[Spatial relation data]
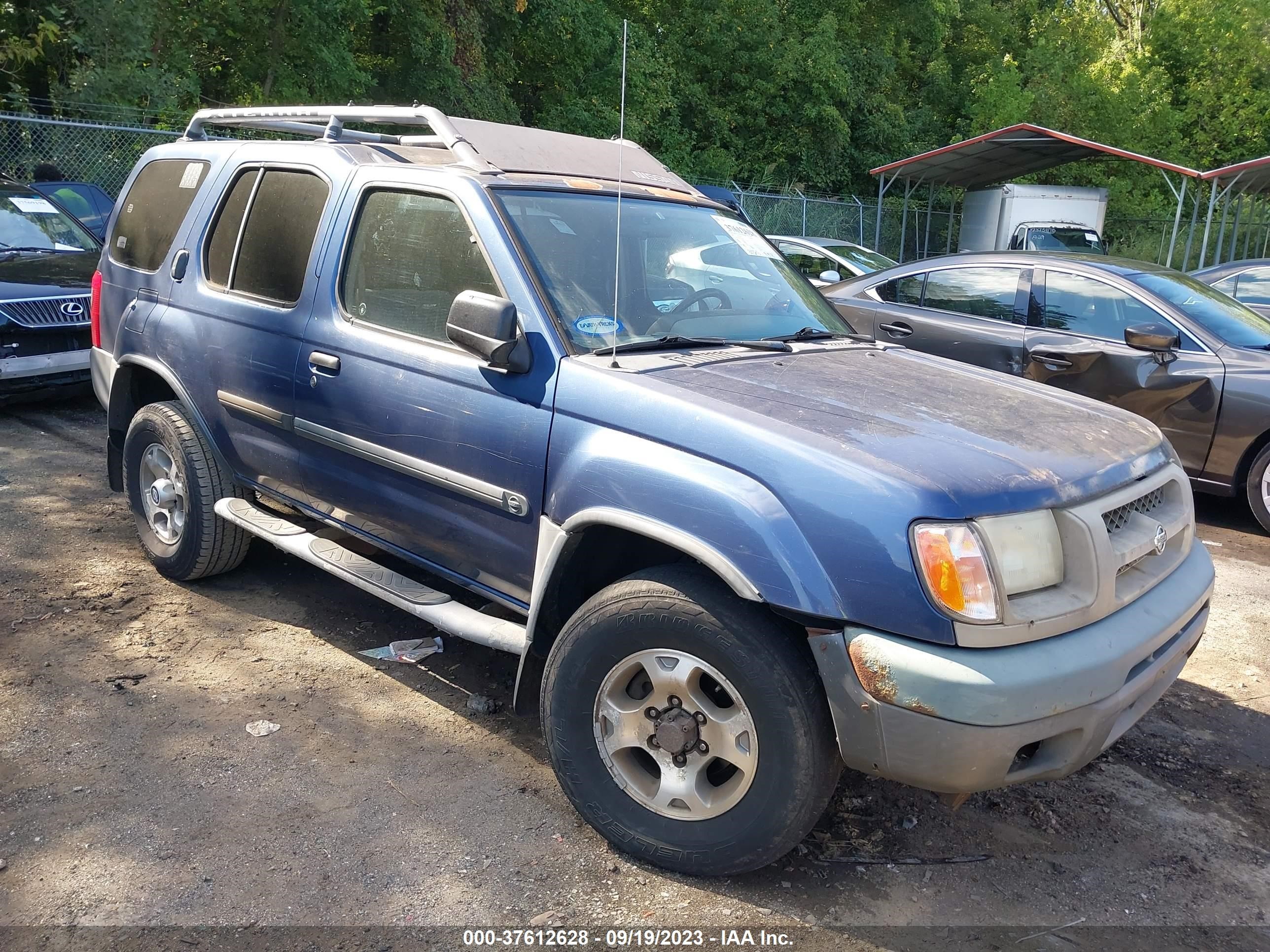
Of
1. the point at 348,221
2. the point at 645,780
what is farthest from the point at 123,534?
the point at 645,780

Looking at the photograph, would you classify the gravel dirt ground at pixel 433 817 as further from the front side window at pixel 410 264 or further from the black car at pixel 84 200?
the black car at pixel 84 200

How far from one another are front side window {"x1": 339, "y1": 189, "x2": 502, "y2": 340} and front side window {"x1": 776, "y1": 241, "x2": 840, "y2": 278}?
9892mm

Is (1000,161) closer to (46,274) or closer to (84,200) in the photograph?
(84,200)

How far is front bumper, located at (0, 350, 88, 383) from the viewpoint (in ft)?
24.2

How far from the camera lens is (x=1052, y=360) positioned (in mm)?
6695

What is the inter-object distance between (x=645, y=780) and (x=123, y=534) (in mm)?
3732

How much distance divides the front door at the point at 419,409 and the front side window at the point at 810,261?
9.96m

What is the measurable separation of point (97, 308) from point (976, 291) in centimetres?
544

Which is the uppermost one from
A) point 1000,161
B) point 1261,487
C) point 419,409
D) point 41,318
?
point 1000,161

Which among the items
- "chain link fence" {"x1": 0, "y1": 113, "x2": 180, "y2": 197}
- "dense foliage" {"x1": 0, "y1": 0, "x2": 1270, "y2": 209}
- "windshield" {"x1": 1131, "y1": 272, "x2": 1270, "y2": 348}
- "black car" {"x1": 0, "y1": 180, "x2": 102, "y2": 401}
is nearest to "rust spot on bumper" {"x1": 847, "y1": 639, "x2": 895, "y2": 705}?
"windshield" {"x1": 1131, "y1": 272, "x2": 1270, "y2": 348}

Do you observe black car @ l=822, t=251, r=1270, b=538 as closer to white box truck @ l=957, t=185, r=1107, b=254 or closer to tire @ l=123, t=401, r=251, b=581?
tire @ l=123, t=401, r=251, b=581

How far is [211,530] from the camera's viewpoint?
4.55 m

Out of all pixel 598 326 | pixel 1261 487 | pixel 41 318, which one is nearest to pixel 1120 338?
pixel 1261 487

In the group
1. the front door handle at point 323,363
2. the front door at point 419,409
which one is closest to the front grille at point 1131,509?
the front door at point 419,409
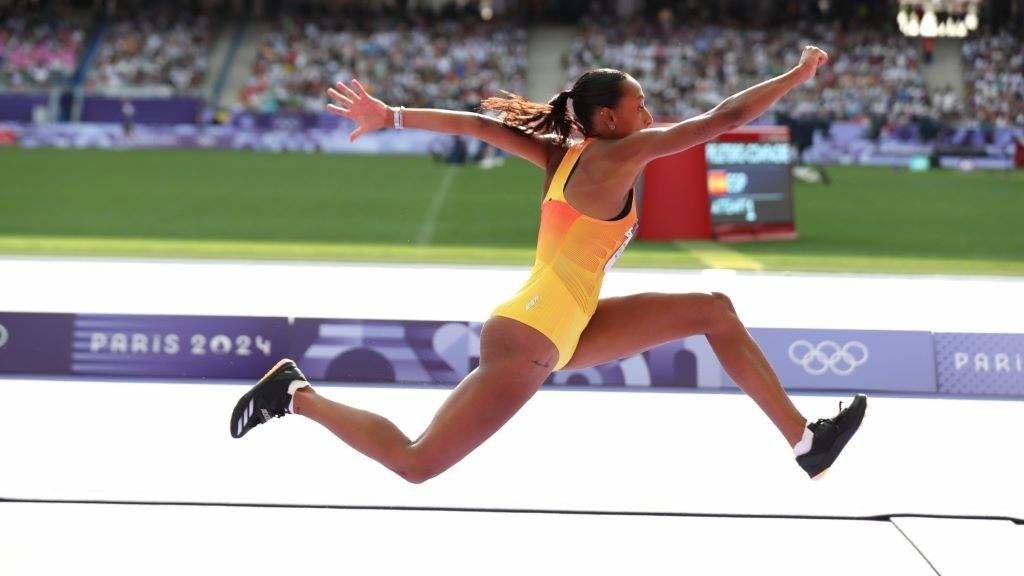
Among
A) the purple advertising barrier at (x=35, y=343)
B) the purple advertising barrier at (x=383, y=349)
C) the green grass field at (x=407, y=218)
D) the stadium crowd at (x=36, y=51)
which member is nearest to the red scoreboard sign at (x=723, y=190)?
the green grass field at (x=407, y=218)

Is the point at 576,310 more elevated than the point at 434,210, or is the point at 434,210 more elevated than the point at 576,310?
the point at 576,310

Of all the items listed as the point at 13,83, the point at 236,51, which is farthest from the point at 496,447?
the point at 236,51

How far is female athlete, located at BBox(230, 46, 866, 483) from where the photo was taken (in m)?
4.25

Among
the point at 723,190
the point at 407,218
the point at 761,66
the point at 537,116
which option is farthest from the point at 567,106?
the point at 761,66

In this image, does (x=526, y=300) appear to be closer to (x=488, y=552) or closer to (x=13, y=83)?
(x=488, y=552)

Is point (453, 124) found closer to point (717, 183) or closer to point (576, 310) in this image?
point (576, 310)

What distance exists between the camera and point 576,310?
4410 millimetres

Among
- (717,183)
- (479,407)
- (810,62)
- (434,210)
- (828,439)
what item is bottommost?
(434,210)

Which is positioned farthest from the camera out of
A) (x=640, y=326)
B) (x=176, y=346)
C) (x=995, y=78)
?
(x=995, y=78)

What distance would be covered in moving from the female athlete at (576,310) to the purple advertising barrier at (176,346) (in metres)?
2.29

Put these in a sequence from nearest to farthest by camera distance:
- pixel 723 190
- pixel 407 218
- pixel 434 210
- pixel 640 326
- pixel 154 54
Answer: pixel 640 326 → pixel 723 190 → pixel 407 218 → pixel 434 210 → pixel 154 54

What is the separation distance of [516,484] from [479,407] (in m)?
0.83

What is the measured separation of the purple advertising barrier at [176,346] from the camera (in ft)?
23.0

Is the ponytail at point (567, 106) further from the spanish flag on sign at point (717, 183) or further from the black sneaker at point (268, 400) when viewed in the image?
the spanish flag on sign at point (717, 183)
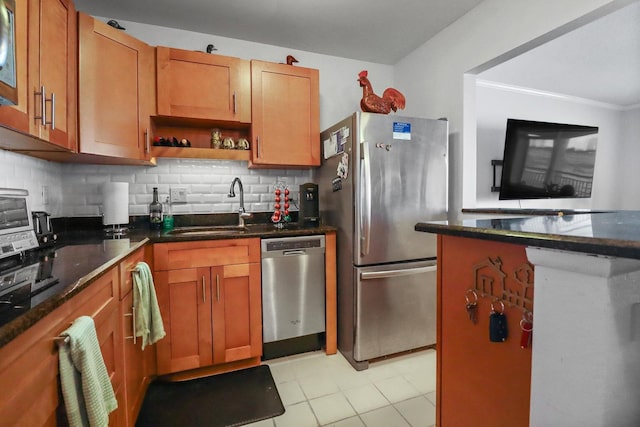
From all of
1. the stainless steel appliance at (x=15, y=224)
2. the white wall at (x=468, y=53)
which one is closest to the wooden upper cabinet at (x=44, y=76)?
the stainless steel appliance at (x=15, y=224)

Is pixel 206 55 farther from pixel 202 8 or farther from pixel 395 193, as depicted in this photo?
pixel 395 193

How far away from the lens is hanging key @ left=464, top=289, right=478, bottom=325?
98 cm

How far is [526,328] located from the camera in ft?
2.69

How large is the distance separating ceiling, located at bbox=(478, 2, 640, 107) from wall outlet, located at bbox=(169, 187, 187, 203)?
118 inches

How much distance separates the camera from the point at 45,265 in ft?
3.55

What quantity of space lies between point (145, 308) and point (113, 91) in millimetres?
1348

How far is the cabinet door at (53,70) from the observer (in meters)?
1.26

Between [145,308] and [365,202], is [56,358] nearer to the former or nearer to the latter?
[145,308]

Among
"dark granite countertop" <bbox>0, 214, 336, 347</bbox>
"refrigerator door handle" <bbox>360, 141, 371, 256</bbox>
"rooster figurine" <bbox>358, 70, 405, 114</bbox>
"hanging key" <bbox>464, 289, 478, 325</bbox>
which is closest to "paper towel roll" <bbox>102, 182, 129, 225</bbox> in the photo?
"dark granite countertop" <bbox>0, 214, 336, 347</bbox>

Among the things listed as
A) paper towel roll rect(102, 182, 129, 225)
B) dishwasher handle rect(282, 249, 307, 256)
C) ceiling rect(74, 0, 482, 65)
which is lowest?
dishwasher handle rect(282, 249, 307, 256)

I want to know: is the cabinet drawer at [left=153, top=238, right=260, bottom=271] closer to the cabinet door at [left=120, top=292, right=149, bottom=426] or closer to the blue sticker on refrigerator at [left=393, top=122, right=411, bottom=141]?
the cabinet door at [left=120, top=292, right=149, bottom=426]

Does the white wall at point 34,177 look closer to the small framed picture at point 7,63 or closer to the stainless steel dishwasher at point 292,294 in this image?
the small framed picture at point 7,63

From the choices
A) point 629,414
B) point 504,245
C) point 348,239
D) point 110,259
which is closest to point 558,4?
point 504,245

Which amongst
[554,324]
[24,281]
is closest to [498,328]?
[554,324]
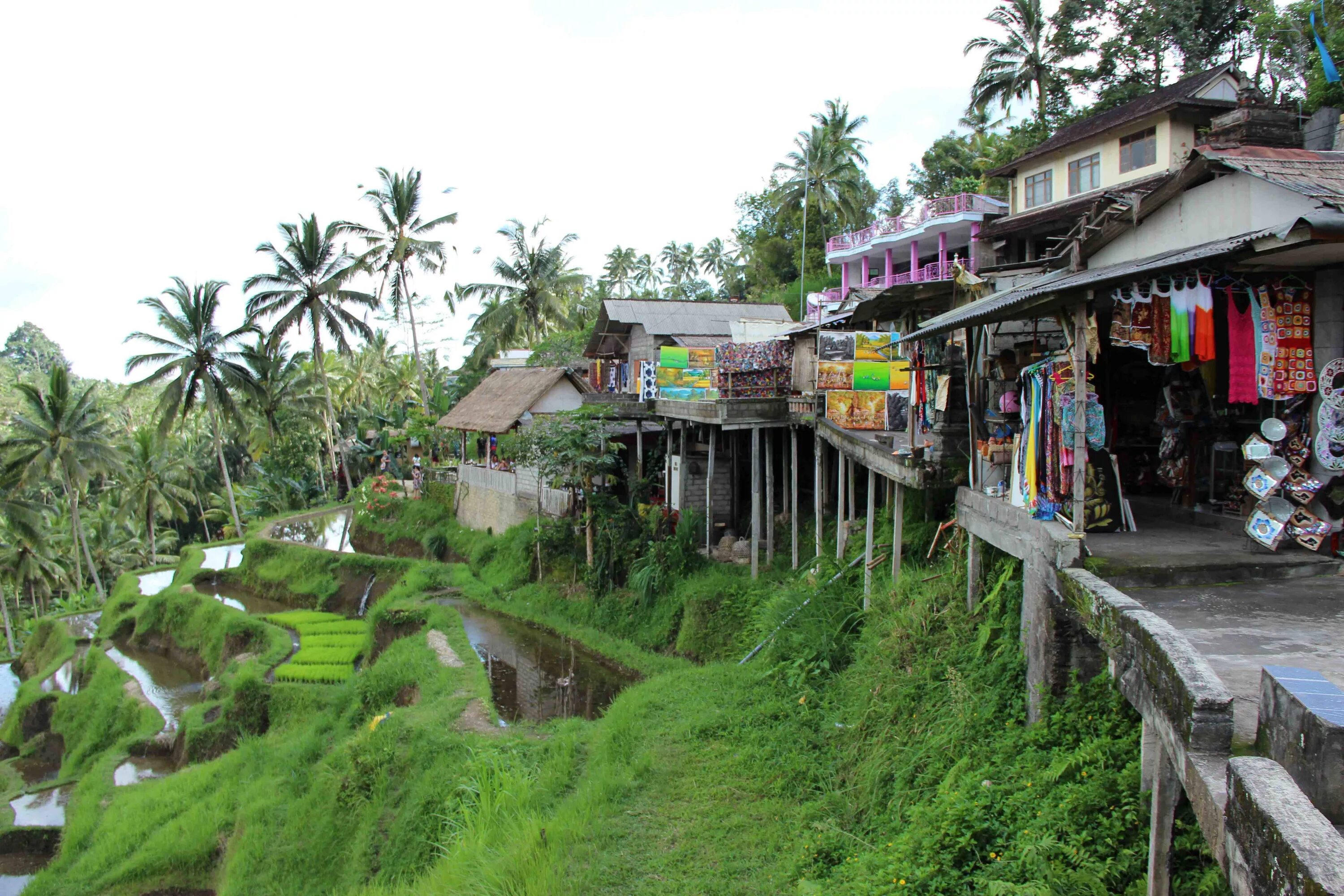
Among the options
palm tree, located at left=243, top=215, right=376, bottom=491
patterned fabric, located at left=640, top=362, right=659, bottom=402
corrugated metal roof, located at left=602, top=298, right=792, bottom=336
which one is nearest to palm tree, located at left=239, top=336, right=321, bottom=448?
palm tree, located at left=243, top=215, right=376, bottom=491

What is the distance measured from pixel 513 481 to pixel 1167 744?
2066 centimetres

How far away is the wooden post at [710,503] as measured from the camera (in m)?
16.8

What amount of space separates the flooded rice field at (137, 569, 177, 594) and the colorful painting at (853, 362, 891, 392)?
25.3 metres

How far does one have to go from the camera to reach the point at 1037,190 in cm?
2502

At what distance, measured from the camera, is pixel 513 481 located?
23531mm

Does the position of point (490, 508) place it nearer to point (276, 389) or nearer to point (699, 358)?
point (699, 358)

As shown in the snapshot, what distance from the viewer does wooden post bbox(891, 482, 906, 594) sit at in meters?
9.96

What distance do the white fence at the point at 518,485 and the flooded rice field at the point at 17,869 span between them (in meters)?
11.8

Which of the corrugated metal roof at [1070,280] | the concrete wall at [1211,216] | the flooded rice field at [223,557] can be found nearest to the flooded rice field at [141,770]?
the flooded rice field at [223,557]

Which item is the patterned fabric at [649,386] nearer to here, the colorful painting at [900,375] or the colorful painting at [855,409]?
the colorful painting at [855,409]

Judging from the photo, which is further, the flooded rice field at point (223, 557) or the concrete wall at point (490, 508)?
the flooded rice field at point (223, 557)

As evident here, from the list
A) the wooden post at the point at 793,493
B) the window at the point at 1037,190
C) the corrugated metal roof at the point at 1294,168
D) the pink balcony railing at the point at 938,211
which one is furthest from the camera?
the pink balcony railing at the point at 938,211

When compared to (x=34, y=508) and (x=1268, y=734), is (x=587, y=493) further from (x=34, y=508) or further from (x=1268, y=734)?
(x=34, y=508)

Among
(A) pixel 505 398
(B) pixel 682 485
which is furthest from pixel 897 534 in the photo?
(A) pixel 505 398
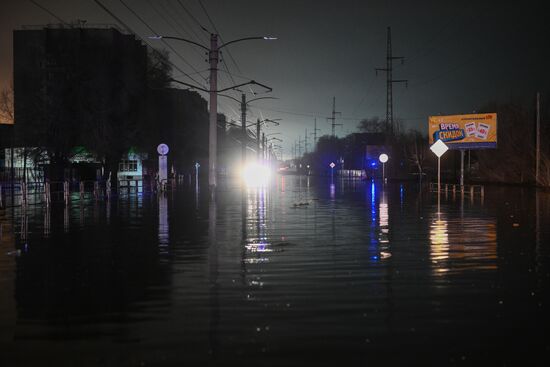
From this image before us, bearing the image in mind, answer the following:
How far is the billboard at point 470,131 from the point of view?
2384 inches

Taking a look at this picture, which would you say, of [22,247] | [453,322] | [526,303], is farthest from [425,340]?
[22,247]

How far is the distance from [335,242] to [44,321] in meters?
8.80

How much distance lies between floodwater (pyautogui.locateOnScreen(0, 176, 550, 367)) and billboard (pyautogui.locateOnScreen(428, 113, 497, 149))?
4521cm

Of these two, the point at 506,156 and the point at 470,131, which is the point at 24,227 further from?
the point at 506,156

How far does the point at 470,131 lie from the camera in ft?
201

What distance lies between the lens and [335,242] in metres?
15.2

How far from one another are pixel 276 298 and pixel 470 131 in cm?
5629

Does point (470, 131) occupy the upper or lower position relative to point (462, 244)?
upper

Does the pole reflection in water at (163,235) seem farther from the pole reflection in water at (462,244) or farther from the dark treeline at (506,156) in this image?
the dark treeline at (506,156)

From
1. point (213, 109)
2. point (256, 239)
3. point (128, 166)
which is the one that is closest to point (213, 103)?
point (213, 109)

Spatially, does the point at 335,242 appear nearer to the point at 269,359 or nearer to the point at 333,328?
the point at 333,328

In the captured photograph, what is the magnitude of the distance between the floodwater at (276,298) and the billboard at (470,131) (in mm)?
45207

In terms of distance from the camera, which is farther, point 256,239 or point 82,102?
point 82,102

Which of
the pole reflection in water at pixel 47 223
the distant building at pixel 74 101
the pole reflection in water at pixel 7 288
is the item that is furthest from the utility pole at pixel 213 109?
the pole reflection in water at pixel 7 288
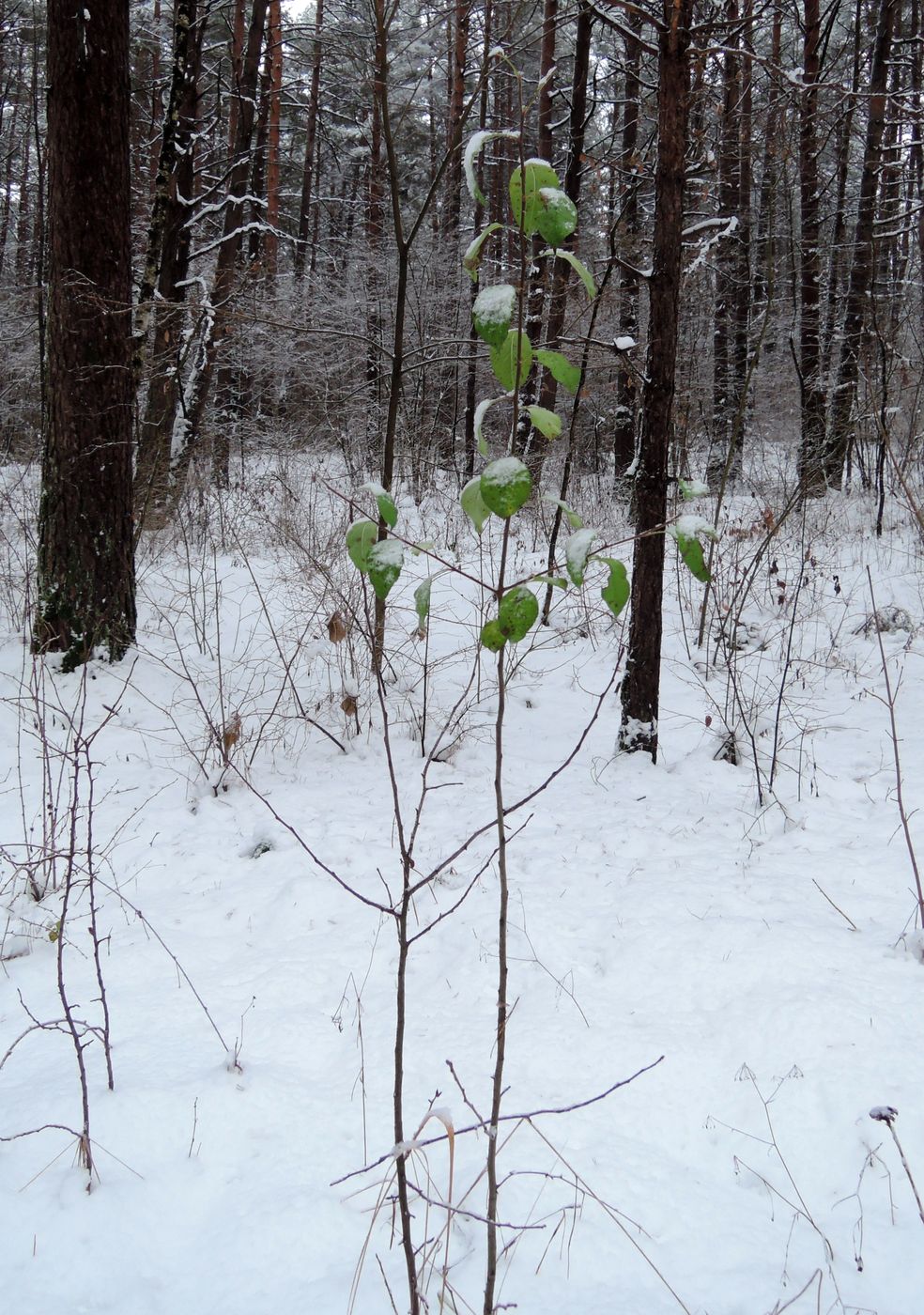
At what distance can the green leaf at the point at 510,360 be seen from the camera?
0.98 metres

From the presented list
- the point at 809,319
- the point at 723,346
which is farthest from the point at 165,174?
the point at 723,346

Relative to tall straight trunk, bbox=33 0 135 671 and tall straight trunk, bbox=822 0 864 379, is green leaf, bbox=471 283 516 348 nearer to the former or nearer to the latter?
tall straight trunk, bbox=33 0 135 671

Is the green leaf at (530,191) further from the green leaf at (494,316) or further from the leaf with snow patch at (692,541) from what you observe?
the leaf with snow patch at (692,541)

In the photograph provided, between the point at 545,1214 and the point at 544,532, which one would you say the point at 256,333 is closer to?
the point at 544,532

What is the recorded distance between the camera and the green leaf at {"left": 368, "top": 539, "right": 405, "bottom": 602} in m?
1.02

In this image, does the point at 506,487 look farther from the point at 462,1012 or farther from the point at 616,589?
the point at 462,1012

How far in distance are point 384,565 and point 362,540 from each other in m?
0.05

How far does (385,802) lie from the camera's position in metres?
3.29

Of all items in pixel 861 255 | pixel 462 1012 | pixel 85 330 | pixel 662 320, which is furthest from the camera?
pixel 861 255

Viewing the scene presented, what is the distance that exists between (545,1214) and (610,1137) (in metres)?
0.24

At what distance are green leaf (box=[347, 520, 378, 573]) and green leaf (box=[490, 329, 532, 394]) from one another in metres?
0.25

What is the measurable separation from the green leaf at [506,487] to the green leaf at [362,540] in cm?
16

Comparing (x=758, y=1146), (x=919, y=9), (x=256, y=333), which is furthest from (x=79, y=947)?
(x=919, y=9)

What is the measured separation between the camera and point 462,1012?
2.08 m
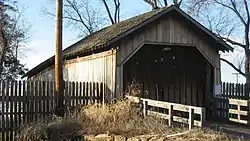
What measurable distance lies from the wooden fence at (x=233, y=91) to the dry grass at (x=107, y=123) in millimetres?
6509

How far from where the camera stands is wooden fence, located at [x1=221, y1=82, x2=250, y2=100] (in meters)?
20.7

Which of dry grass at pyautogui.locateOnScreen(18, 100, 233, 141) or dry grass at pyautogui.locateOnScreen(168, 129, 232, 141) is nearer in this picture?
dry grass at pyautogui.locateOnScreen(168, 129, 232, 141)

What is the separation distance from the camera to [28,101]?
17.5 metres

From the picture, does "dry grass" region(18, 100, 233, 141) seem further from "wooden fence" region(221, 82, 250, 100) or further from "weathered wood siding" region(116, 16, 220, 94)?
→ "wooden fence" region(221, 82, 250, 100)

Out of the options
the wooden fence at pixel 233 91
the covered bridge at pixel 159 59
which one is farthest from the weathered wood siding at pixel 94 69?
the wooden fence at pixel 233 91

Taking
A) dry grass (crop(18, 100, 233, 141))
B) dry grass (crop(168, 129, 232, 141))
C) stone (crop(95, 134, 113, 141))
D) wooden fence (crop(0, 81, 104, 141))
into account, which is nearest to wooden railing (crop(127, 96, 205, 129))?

> _PROMPT_
Copy out the lines above word for word, from the line containing "Out of the options" down to the last line.

> _RESULT_
Out of the options
the wooden fence at pixel 233 91
the covered bridge at pixel 159 59
which one is farthest from the weathered wood siding at pixel 94 69?
the wooden fence at pixel 233 91

Taking
A) dry grass (crop(18, 100, 233, 141))
B) dry grass (crop(168, 129, 232, 141))
C) stone (crop(95, 134, 113, 141))
D) wooden fence (crop(0, 81, 104, 141))
into account, which is nearest to wooden railing (crop(127, 96, 205, 129))?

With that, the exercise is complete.